• _Text to read_
··········
Chris was always in the forefront of the folk song movement. He was an innovator. He was in the first bush band, the Bushwhackers. By 1958 the next band he was part of, the Rambleers, released one of the first LPs of Australian folk song, on the famed Wattle label. Half a century later more than a hundred thousand people in Australia go along to folk festivals each year. In that same stretch of time probably thousands of 45s, EPs, LPs and CDs have been released with songs old and new. Today it's likely that the majority of musicians and singers in Australia are involved in the folk movement.
Chris had an openness rare even amongst the eclectic mob that embraces folk song. His cultural interest and knowledge was broad: orchestral music, choral music, the blues, poetry, theatre, film, story telling of all kinds and jokes and puns. While his main activity was singing he had also been on the stage and had had parts in some of the films that presaged the modern film industry. For example, Cecil Holmes' 1957 classic "Three In One".
If the folk revival started with a particular interest in Australian songs and music, it soon broadened to include other music including Aboriginal music and a stream of new songs that connected with older traditions. Chris delighted in learning and distributing new songs and encouraging anyone who attempted write them. He also continued to write some extraordinarily beautiful tunes. Lovers of Lawson, in particular, cherish Chris' settings to his poems. Indeed, it would not be far fetched to claim that Chris' tunes did as much as anything else to keep Lawson's poetry alive in modern Australia. In 1989 he compiled and published a scholarly book of over 100 Lawson poems that he and so many others had set to music, "The Songs of Henry Lawson".
··········
Saved data entries:
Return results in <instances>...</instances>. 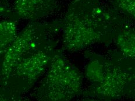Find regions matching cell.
<instances>
[{
  "instance_id": "277c9868",
  "label": "cell",
  "mask_w": 135,
  "mask_h": 101,
  "mask_svg": "<svg viewBox=\"0 0 135 101\" xmlns=\"http://www.w3.org/2000/svg\"><path fill=\"white\" fill-rule=\"evenodd\" d=\"M83 74L57 50L46 74L32 93L40 101L69 100L83 93Z\"/></svg>"
},
{
  "instance_id": "5b68a950",
  "label": "cell",
  "mask_w": 135,
  "mask_h": 101,
  "mask_svg": "<svg viewBox=\"0 0 135 101\" xmlns=\"http://www.w3.org/2000/svg\"><path fill=\"white\" fill-rule=\"evenodd\" d=\"M62 28L61 19L50 22H30L18 33L15 40L1 57V83L6 80L17 62L43 39L58 34Z\"/></svg>"
},
{
  "instance_id": "8fae6325",
  "label": "cell",
  "mask_w": 135,
  "mask_h": 101,
  "mask_svg": "<svg viewBox=\"0 0 135 101\" xmlns=\"http://www.w3.org/2000/svg\"><path fill=\"white\" fill-rule=\"evenodd\" d=\"M1 16L5 18L15 19L13 8L11 7L9 0H1ZM17 20V19H16Z\"/></svg>"
},
{
  "instance_id": "6da1fadb",
  "label": "cell",
  "mask_w": 135,
  "mask_h": 101,
  "mask_svg": "<svg viewBox=\"0 0 135 101\" xmlns=\"http://www.w3.org/2000/svg\"><path fill=\"white\" fill-rule=\"evenodd\" d=\"M61 21L62 50L71 52L110 43L121 30L133 25V19L111 0H72Z\"/></svg>"
},
{
  "instance_id": "9c48e42d",
  "label": "cell",
  "mask_w": 135,
  "mask_h": 101,
  "mask_svg": "<svg viewBox=\"0 0 135 101\" xmlns=\"http://www.w3.org/2000/svg\"><path fill=\"white\" fill-rule=\"evenodd\" d=\"M116 6L135 20V0H111Z\"/></svg>"
},
{
  "instance_id": "3957f363",
  "label": "cell",
  "mask_w": 135,
  "mask_h": 101,
  "mask_svg": "<svg viewBox=\"0 0 135 101\" xmlns=\"http://www.w3.org/2000/svg\"><path fill=\"white\" fill-rule=\"evenodd\" d=\"M57 35L43 39L19 59L1 83V100L21 99L44 76L58 50Z\"/></svg>"
},
{
  "instance_id": "7a4b0ae2",
  "label": "cell",
  "mask_w": 135,
  "mask_h": 101,
  "mask_svg": "<svg viewBox=\"0 0 135 101\" xmlns=\"http://www.w3.org/2000/svg\"><path fill=\"white\" fill-rule=\"evenodd\" d=\"M88 63L84 76L90 86L84 90V98L112 100L126 99L131 80V58L119 50L105 54L88 53Z\"/></svg>"
},
{
  "instance_id": "ba28073f",
  "label": "cell",
  "mask_w": 135,
  "mask_h": 101,
  "mask_svg": "<svg viewBox=\"0 0 135 101\" xmlns=\"http://www.w3.org/2000/svg\"><path fill=\"white\" fill-rule=\"evenodd\" d=\"M18 21L15 19L6 18L1 22V57L5 54L18 34L17 33Z\"/></svg>"
},
{
  "instance_id": "8992f818",
  "label": "cell",
  "mask_w": 135,
  "mask_h": 101,
  "mask_svg": "<svg viewBox=\"0 0 135 101\" xmlns=\"http://www.w3.org/2000/svg\"><path fill=\"white\" fill-rule=\"evenodd\" d=\"M13 8L18 21L38 22L57 13L60 8V0H14Z\"/></svg>"
},
{
  "instance_id": "30bf717a",
  "label": "cell",
  "mask_w": 135,
  "mask_h": 101,
  "mask_svg": "<svg viewBox=\"0 0 135 101\" xmlns=\"http://www.w3.org/2000/svg\"><path fill=\"white\" fill-rule=\"evenodd\" d=\"M126 99L135 100V58L131 57V80Z\"/></svg>"
},
{
  "instance_id": "52a82bcc",
  "label": "cell",
  "mask_w": 135,
  "mask_h": 101,
  "mask_svg": "<svg viewBox=\"0 0 135 101\" xmlns=\"http://www.w3.org/2000/svg\"><path fill=\"white\" fill-rule=\"evenodd\" d=\"M114 42L118 50L123 54L135 58V25H132L121 30Z\"/></svg>"
}]
</instances>
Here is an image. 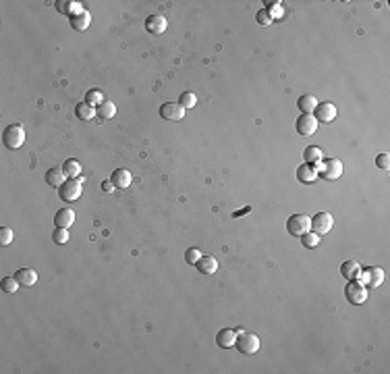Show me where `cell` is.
I'll list each match as a JSON object with an SVG mask.
<instances>
[{
	"label": "cell",
	"mask_w": 390,
	"mask_h": 374,
	"mask_svg": "<svg viewBox=\"0 0 390 374\" xmlns=\"http://www.w3.org/2000/svg\"><path fill=\"white\" fill-rule=\"evenodd\" d=\"M320 239H322V235H318V233H313V231H307L305 235H301V243H303L307 250L318 247V245H320Z\"/></svg>",
	"instance_id": "29"
},
{
	"label": "cell",
	"mask_w": 390,
	"mask_h": 374,
	"mask_svg": "<svg viewBox=\"0 0 390 374\" xmlns=\"http://www.w3.org/2000/svg\"><path fill=\"white\" fill-rule=\"evenodd\" d=\"M357 281H359L363 287H367V289H378V287L384 283V271H382V269H376V266H369V269H361Z\"/></svg>",
	"instance_id": "3"
},
{
	"label": "cell",
	"mask_w": 390,
	"mask_h": 374,
	"mask_svg": "<svg viewBox=\"0 0 390 374\" xmlns=\"http://www.w3.org/2000/svg\"><path fill=\"white\" fill-rule=\"evenodd\" d=\"M67 181V173L63 171V167H52L48 173H46V183L50 187H63Z\"/></svg>",
	"instance_id": "13"
},
{
	"label": "cell",
	"mask_w": 390,
	"mask_h": 374,
	"mask_svg": "<svg viewBox=\"0 0 390 374\" xmlns=\"http://www.w3.org/2000/svg\"><path fill=\"white\" fill-rule=\"evenodd\" d=\"M315 121L318 123H332L334 119H337V106H334L332 102H318L315 106Z\"/></svg>",
	"instance_id": "10"
},
{
	"label": "cell",
	"mask_w": 390,
	"mask_h": 374,
	"mask_svg": "<svg viewBox=\"0 0 390 374\" xmlns=\"http://www.w3.org/2000/svg\"><path fill=\"white\" fill-rule=\"evenodd\" d=\"M199 258H201V252H199L197 247H189V250L185 252V260H187V264H191V266H195V264L199 262Z\"/></svg>",
	"instance_id": "35"
},
{
	"label": "cell",
	"mask_w": 390,
	"mask_h": 374,
	"mask_svg": "<svg viewBox=\"0 0 390 374\" xmlns=\"http://www.w3.org/2000/svg\"><path fill=\"white\" fill-rule=\"evenodd\" d=\"M297 179L301 181V183H313L315 179H318V171H315V167H311V165H301L299 169H297Z\"/></svg>",
	"instance_id": "22"
},
{
	"label": "cell",
	"mask_w": 390,
	"mask_h": 374,
	"mask_svg": "<svg viewBox=\"0 0 390 374\" xmlns=\"http://www.w3.org/2000/svg\"><path fill=\"white\" fill-rule=\"evenodd\" d=\"M195 266H197V271L201 275H214L218 271V260L214 256H201Z\"/></svg>",
	"instance_id": "16"
},
{
	"label": "cell",
	"mask_w": 390,
	"mask_h": 374,
	"mask_svg": "<svg viewBox=\"0 0 390 374\" xmlns=\"http://www.w3.org/2000/svg\"><path fill=\"white\" fill-rule=\"evenodd\" d=\"M303 158H305L307 165L318 167L322 160H324V152H322V148H318V146H307L305 152H303Z\"/></svg>",
	"instance_id": "20"
},
{
	"label": "cell",
	"mask_w": 390,
	"mask_h": 374,
	"mask_svg": "<svg viewBox=\"0 0 390 374\" xmlns=\"http://www.w3.org/2000/svg\"><path fill=\"white\" fill-rule=\"evenodd\" d=\"M57 9L61 13H65V15H71V17H75V15H79L83 11V7L73 3V0H61V3H57Z\"/></svg>",
	"instance_id": "24"
},
{
	"label": "cell",
	"mask_w": 390,
	"mask_h": 374,
	"mask_svg": "<svg viewBox=\"0 0 390 374\" xmlns=\"http://www.w3.org/2000/svg\"><path fill=\"white\" fill-rule=\"evenodd\" d=\"M75 115H77L81 121H91V119L98 115V111H96V106H89L87 102H81V104H77Z\"/></svg>",
	"instance_id": "25"
},
{
	"label": "cell",
	"mask_w": 390,
	"mask_h": 374,
	"mask_svg": "<svg viewBox=\"0 0 390 374\" xmlns=\"http://www.w3.org/2000/svg\"><path fill=\"white\" fill-rule=\"evenodd\" d=\"M376 167H378L380 171H388V169H390V156H388V154H380V156L376 158Z\"/></svg>",
	"instance_id": "36"
},
{
	"label": "cell",
	"mask_w": 390,
	"mask_h": 374,
	"mask_svg": "<svg viewBox=\"0 0 390 374\" xmlns=\"http://www.w3.org/2000/svg\"><path fill=\"white\" fill-rule=\"evenodd\" d=\"M315 171H318V177H324L328 181H337L343 175V163L339 158H328V160H322L315 167Z\"/></svg>",
	"instance_id": "1"
},
{
	"label": "cell",
	"mask_w": 390,
	"mask_h": 374,
	"mask_svg": "<svg viewBox=\"0 0 390 374\" xmlns=\"http://www.w3.org/2000/svg\"><path fill=\"white\" fill-rule=\"evenodd\" d=\"M15 239V231L11 227H3L0 229V245H11Z\"/></svg>",
	"instance_id": "32"
},
{
	"label": "cell",
	"mask_w": 390,
	"mask_h": 374,
	"mask_svg": "<svg viewBox=\"0 0 390 374\" xmlns=\"http://www.w3.org/2000/svg\"><path fill=\"white\" fill-rule=\"evenodd\" d=\"M110 181H113V185L117 189H127L131 185V173L127 169H119L113 173V177H110Z\"/></svg>",
	"instance_id": "19"
},
{
	"label": "cell",
	"mask_w": 390,
	"mask_h": 374,
	"mask_svg": "<svg viewBox=\"0 0 390 374\" xmlns=\"http://www.w3.org/2000/svg\"><path fill=\"white\" fill-rule=\"evenodd\" d=\"M334 225V219L330 212H318V215L311 219V231L318 235H326Z\"/></svg>",
	"instance_id": "9"
},
{
	"label": "cell",
	"mask_w": 390,
	"mask_h": 374,
	"mask_svg": "<svg viewBox=\"0 0 390 374\" xmlns=\"http://www.w3.org/2000/svg\"><path fill=\"white\" fill-rule=\"evenodd\" d=\"M85 102H87L89 106H102L106 100H104V94H102L100 90H89V92L85 94Z\"/></svg>",
	"instance_id": "28"
},
{
	"label": "cell",
	"mask_w": 390,
	"mask_h": 374,
	"mask_svg": "<svg viewBox=\"0 0 390 374\" xmlns=\"http://www.w3.org/2000/svg\"><path fill=\"white\" fill-rule=\"evenodd\" d=\"M359 273H361V266L355 262V260H345L343 266H341V275L349 281H355L359 279Z\"/></svg>",
	"instance_id": "18"
},
{
	"label": "cell",
	"mask_w": 390,
	"mask_h": 374,
	"mask_svg": "<svg viewBox=\"0 0 390 374\" xmlns=\"http://www.w3.org/2000/svg\"><path fill=\"white\" fill-rule=\"evenodd\" d=\"M96 111H98V119L108 121V119H113L117 115V106H115V102H104L102 106H98Z\"/></svg>",
	"instance_id": "26"
},
{
	"label": "cell",
	"mask_w": 390,
	"mask_h": 374,
	"mask_svg": "<svg viewBox=\"0 0 390 374\" xmlns=\"http://www.w3.org/2000/svg\"><path fill=\"white\" fill-rule=\"evenodd\" d=\"M345 297L349 299V304L361 306V304L367 299V287H363L357 279H355V281H349L347 287H345Z\"/></svg>",
	"instance_id": "6"
},
{
	"label": "cell",
	"mask_w": 390,
	"mask_h": 374,
	"mask_svg": "<svg viewBox=\"0 0 390 374\" xmlns=\"http://www.w3.org/2000/svg\"><path fill=\"white\" fill-rule=\"evenodd\" d=\"M3 141L9 150H19L23 144H25V129L21 123H13L5 129L3 133Z\"/></svg>",
	"instance_id": "2"
},
{
	"label": "cell",
	"mask_w": 390,
	"mask_h": 374,
	"mask_svg": "<svg viewBox=\"0 0 390 374\" xmlns=\"http://www.w3.org/2000/svg\"><path fill=\"white\" fill-rule=\"evenodd\" d=\"M237 349L241 351V353H245V355H253V353H257V349H259V337L255 335V333H241V335H237Z\"/></svg>",
	"instance_id": "4"
},
{
	"label": "cell",
	"mask_w": 390,
	"mask_h": 374,
	"mask_svg": "<svg viewBox=\"0 0 390 374\" xmlns=\"http://www.w3.org/2000/svg\"><path fill=\"white\" fill-rule=\"evenodd\" d=\"M179 104L183 106L185 111H187V109H193V106L197 104V96H195V94H191V92H185V94H181Z\"/></svg>",
	"instance_id": "31"
},
{
	"label": "cell",
	"mask_w": 390,
	"mask_h": 374,
	"mask_svg": "<svg viewBox=\"0 0 390 374\" xmlns=\"http://www.w3.org/2000/svg\"><path fill=\"white\" fill-rule=\"evenodd\" d=\"M166 27H169V23H166V19H164L162 15H150V17L145 19V29H147L150 33H154V35L164 33Z\"/></svg>",
	"instance_id": "12"
},
{
	"label": "cell",
	"mask_w": 390,
	"mask_h": 374,
	"mask_svg": "<svg viewBox=\"0 0 390 374\" xmlns=\"http://www.w3.org/2000/svg\"><path fill=\"white\" fill-rule=\"evenodd\" d=\"M297 106H299V111H301L303 115H311V113L315 111V106H318V100H315V96H311V94H303V96H299Z\"/></svg>",
	"instance_id": "21"
},
{
	"label": "cell",
	"mask_w": 390,
	"mask_h": 374,
	"mask_svg": "<svg viewBox=\"0 0 390 374\" xmlns=\"http://www.w3.org/2000/svg\"><path fill=\"white\" fill-rule=\"evenodd\" d=\"M255 19H257L259 25H272V23H274V19H272V15H270L268 11H259Z\"/></svg>",
	"instance_id": "37"
},
{
	"label": "cell",
	"mask_w": 390,
	"mask_h": 374,
	"mask_svg": "<svg viewBox=\"0 0 390 374\" xmlns=\"http://www.w3.org/2000/svg\"><path fill=\"white\" fill-rule=\"evenodd\" d=\"M102 189H104L106 193H110V191H113V189H115V185H113V181H104V183H102Z\"/></svg>",
	"instance_id": "38"
},
{
	"label": "cell",
	"mask_w": 390,
	"mask_h": 374,
	"mask_svg": "<svg viewBox=\"0 0 390 374\" xmlns=\"http://www.w3.org/2000/svg\"><path fill=\"white\" fill-rule=\"evenodd\" d=\"M160 117H162L164 121L177 123V121H183V119H185V109H183L179 102H166V104L160 106Z\"/></svg>",
	"instance_id": "7"
},
{
	"label": "cell",
	"mask_w": 390,
	"mask_h": 374,
	"mask_svg": "<svg viewBox=\"0 0 390 374\" xmlns=\"http://www.w3.org/2000/svg\"><path fill=\"white\" fill-rule=\"evenodd\" d=\"M52 239H54V243H59V245H63V243H67L69 241V229H63V227H57V231L52 233Z\"/></svg>",
	"instance_id": "33"
},
{
	"label": "cell",
	"mask_w": 390,
	"mask_h": 374,
	"mask_svg": "<svg viewBox=\"0 0 390 374\" xmlns=\"http://www.w3.org/2000/svg\"><path fill=\"white\" fill-rule=\"evenodd\" d=\"M63 171L67 173V177H71V179H75L83 169H81V165H79V160H65V165H63Z\"/></svg>",
	"instance_id": "27"
},
{
	"label": "cell",
	"mask_w": 390,
	"mask_h": 374,
	"mask_svg": "<svg viewBox=\"0 0 390 374\" xmlns=\"http://www.w3.org/2000/svg\"><path fill=\"white\" fill-rule=\"evenodd\" d=\"M295 129H297L299 135L309 137V135L315 133V129H318V121H315L313 115H301V117L295 121Z\"/></svg>",
	"instance_id": "11"
},
{
	"label": "cell",
	"mask_w": 390,
	"mask_h": 374,
	"mask_svg": "<svg viewBox=\"0 0 390 374\" xmlns=\"http://www.w3.org/2000/svg\"><path fill=\"white\" fill-rule=\"evenodd\" d=\"M281 5H283L281 0H278V3H270V0H268V3H266L268 13L272 15V19H281V17H283V7H281Z\"/></svg>",
	"instance_id": "34"
},
{
	"label": "cell",
	"mask_w": 390,
	"mask_h": 374,
	"mask_svg": "<svg viewBox=\"0 0 390 374\" xmlns=\"http://www.w3.org/2000/svg\"><path fill=\"white\" fill-rule=\"evenodd\" d=\"M15 277L21 283V287H33L38 283V273L33 269H19L15 273Z\"/></svg>",
	"instance_id": "17"
},
{
	"label": "cell",
	"mask_w": 390,
	"mask_h": 374,
	"mask_svg": "<svg viewBox=\"0 0 390 374\" xmlns=\"http://www.w3.org/2000/svg\"><path fill=\"white\" fill-rule=\"evenodd\" d=\"M19 281H17V277H5L3 281H0V287H3V291L5 293H15L17 289H19Z\"/></svg>",
	"instance_id": "30"
},
{
	"label": "cell",
	"mask_w": 390,
	"mask_h": 374,
	"mask_svg": "<svg viewBox=\"0 0 390 374\" xmlns=\"http://www.w3.org/2000/svg\"><path fill=\"white\" fill-rule=\"evenodd\" d=\"M81 191H83V187H81V181H77V179H67L65 185L59 187V195H61L63 202H75V200H79Z\"/></svg>",
	"instance_id": "8"
},
{
	"label": "cell",
	"mask_w": 390,
	"mask_h": 374,
	"mask_svg": "<svg viewBox=\"0 0 390 374\" xmlns=\"http://www.w3.org/2000/svg\"><path fill=\"white\" fill-rule=\"evenodd\" d=\"M89 23H91V15L83 9L79 15H75V17H71V25H73V29H77V31H85L87 27H89Z\"/></svg>",
	"instance_id": "23"
},
{
	"label": "cell",
	"mask_w": 390,
	"mask_h": 374,
	"mask_svg": "<svg viewBox=\"0 0 390 374\" xmlns=\"http://www.w3.org/2000/svg\"><path fill=\"white\" fill-rule=\"evenodd\" d=\"M249 210H251V208H243V210H239V212H235V215H233V217L237 219V217H241V215H245V212H249Z\"/></svg>",
	"instance_id": "39"
},
{
	"label": "cell",
	"mask_w": 390,
	"mask_h": 374,
	"mask_svg": "<svg viewBox=\"0 0 390 374\" xmlns=\"http://www.w3.org/2000/svg\"><path fill=\"white\" fill-rule=\"evenodd\" d=\"M216 343H218V347H222V349L233 347V345L237 343V331H233V329H222V331H218Z\"/></svg>",
	"instance_id": "15"
},
{
	"label": "cell",
	"mask_w": 390,
	"mask_h": 374,
	"mask_svg": "<svg viewBox=\"0 0 390 374\" xmlns=\"http://www.w3.org/2000/svg\"><path fill=\"white\" fill-rule=\"evenodd\" d=\"M73 223H75V212L71 208H61L57 215H54V225H57V227L69 229Z\"/></svg>",
	"instance_id": "14"
},
{
	"label": "cell",
	"mask_w": 390,
	"mask_h": 374,
	"mask_svg": "<svg viewBox=\"0 0 390 374\" xmlns=\"http://www.w3.org/2000/svg\"><path fill=\"white\" fill-rule=\"evenodd\" d=\"M287 231L295 237H301L305 235L307 231H311V219L305 217V215H293L289 221H287Z\"/></svg>",
	"instance_id": "5"
}]
</instances>
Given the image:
··········
• _Work to do_
1/ Reproduce the part of the passage about Chris and the folk song movement that opens with the words containing "Chris was always" and closes with "the folk movement.".
2/ Take the passage about Chris and the Australian folk revival further, picking up after its final sentence.
Nothing in the records is required here.

• _Written responses_
1/
Chris was always in the forefront of the folk song movement. He was an innovator. He was in the first bush band, the Bushwhackers. By 1958 the next band he was part of, the Rambleers, released one of the first LPs of Australian folk song, on the famed Wattle label. Half a century later more than a hundred thousand people in Australia go along to folk festivals each year. In that same stretch of time probably thousands of 45s, EPs, LPs and CDs have been released with songs old and new. Today it's likely that the majority of musicians and singers in Australia are involved in the folk movement.

2/
Chris Kempster put himself through a Sydney University science degree as an adult student in the early 1960s, and he embarked on a new career that led him to become a remarkable teacher of maths. It was at university and Teachers College that I got to know him well. Chris and I were members of the Radiation Quartet along with fellow students Jeannie Lewis and Mike Leyden. We sang at protests and demonstrations against nuclear weapons proliferation and testing, and of course protests against conscription and the war in Vietnam.
We sang at anti-apartheid concerts and at university folk concerts. The term "protest song" came into vogue at that time, often as a pejorative, but many of the songs that were new then are standards in the singing movement today. Really they were do-it-yourself-songs building the confidence to take on those who behaved as though they were born to rule.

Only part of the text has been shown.